Ever heard of a Cookbook Club? It’s basically a book club and a dinner party rolled into one. It makes for a fun, stress free way to collaboratively entertain. Just pick a cookbook, and each guest prepares a recipe from it to share. Since recipes are all from the same cookbook, they tend to fit a general theme and blend nicely together. With everyone trying unfamiliar recipes, you may find you feel a bit more adventurous. Everyone is trying to make something they’ve not made before. If you fail at it, you have the feeling – well, we’re all in this together!
Last spring was our first Cookbook Club dinner party and we have continued to read, cook, and eat together every few months ever since. These get togethers are the ultimate foodie potluck dinner. They are decidedly informal with a mix-match of plates, napkins, and platters. The conversation has a natural flow as we share our experience with the cookbook. We leave full, happy, and inspired to cook.
Here are some tips if you’d like to start your own Cookbook Club…….. Invite everyone interested in cooking to Cookbook Club, not just your friends who are amateur chefs. We invite about 35 people and usually our gatherings have 15-20. Certainly you could have a smaller group, but you want to have enough people to have a nice variety of dishes.
When picking your cookbook, consider the time of year. We did Jerusalem by Yotam Ottolenghi this past spring when vegetable were at their peak. And this month, in the midst of an unseasonably cold winter, we switched to comfort food with Hugh Acheson’s great new cookbook The Chef and the Slowcooker. And because there were few dessert options, we offered the option of also bringing a pie. This was a great idea btw.
Consider using a shared Google document for a meal sign-up sheet so that two people don’t end up making the same thing and so the offerings are well-balanced.

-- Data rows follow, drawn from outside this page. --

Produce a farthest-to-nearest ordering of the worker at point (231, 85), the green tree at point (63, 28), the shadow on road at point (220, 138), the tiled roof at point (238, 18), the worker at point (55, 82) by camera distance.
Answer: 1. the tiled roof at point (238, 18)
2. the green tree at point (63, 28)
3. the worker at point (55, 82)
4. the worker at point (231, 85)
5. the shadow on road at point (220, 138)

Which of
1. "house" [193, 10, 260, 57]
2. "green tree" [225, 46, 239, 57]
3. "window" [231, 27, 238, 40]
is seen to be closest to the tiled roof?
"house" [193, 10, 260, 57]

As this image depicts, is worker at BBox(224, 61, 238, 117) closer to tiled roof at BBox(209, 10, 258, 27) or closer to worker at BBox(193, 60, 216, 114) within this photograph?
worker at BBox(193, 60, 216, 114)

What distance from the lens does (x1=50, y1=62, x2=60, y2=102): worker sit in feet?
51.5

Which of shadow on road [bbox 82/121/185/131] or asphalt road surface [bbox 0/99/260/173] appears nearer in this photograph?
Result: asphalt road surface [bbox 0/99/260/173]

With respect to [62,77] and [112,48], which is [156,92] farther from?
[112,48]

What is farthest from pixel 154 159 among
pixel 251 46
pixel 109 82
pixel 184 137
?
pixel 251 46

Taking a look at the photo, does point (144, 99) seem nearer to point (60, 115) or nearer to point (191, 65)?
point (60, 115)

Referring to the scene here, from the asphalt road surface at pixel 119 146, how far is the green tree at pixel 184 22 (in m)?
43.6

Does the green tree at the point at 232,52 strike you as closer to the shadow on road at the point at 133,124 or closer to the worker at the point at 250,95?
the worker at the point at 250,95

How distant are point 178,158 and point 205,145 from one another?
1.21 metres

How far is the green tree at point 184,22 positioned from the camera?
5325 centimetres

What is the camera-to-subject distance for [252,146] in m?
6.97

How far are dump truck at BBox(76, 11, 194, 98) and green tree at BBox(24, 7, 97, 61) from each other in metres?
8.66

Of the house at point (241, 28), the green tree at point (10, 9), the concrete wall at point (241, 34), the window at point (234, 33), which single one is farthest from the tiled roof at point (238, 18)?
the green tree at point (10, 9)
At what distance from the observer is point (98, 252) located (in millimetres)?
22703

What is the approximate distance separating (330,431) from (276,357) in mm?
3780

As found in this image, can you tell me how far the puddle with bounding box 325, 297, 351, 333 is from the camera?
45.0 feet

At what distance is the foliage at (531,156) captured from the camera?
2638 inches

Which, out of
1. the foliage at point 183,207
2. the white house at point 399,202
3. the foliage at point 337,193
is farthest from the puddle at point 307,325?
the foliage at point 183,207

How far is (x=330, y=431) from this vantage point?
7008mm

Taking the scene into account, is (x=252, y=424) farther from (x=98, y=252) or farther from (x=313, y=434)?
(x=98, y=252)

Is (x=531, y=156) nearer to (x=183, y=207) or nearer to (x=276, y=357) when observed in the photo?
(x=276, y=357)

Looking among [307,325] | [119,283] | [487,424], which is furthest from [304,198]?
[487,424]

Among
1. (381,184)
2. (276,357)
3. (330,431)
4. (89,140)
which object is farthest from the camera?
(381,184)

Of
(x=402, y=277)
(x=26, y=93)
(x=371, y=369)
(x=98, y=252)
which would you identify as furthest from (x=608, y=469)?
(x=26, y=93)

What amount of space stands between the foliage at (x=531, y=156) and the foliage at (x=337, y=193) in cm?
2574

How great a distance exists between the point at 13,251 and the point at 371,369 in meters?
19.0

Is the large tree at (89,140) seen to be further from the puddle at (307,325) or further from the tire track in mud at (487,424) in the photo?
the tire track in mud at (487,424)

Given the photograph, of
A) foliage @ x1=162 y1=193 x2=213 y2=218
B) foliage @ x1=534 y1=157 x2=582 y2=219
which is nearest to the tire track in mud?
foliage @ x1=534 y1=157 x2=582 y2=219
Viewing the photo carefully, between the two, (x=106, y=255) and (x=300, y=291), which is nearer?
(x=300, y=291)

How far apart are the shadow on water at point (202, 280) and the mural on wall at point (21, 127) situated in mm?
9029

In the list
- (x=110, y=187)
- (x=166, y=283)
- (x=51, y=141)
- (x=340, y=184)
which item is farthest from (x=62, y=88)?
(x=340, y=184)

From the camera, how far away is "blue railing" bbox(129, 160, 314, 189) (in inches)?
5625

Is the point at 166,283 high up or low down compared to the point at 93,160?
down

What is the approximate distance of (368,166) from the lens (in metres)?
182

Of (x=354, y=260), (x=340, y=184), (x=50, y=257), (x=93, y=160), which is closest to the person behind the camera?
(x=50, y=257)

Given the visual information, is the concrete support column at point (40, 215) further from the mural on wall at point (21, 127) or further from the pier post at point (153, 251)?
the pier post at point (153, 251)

Label dishes with what they are and who made them. If you have anyone in your group with food allergies, use this label to help everyone know what’s in the dishes.
It may seem daunting to host 20, but in this case, it’s really not. In a way it’s like crowdsourcing your dinner party. Everyone takes responsibility for bringing the dishes. Everyone takes their serving dishes home to wash. It’s actually one of the easiest dinner party I’ve hosted and with possibly the best food. Our group rotates hosting, and that works well. No one person should get all the fun.
Be sure to let everyone knows to still come if you don’t have time to cook. Everyone understands. Just bring some wine!
The biggest concern most people have is how to seat that many people. But it’s really not a big deal. We set up card table and patio tables and sit on sofas and chair arms and even the floor. Lack of seating won’t keep people from having a good time.
Hope this inspires you! I want to thank our amazing Cookbook Club coordinator, Elizabeth Buerger. She’s the consummate chef and host and being around her is always inspiring. This Cookbook Club has been such a fun way to get to know these now dear friends better. Wishing the same for you!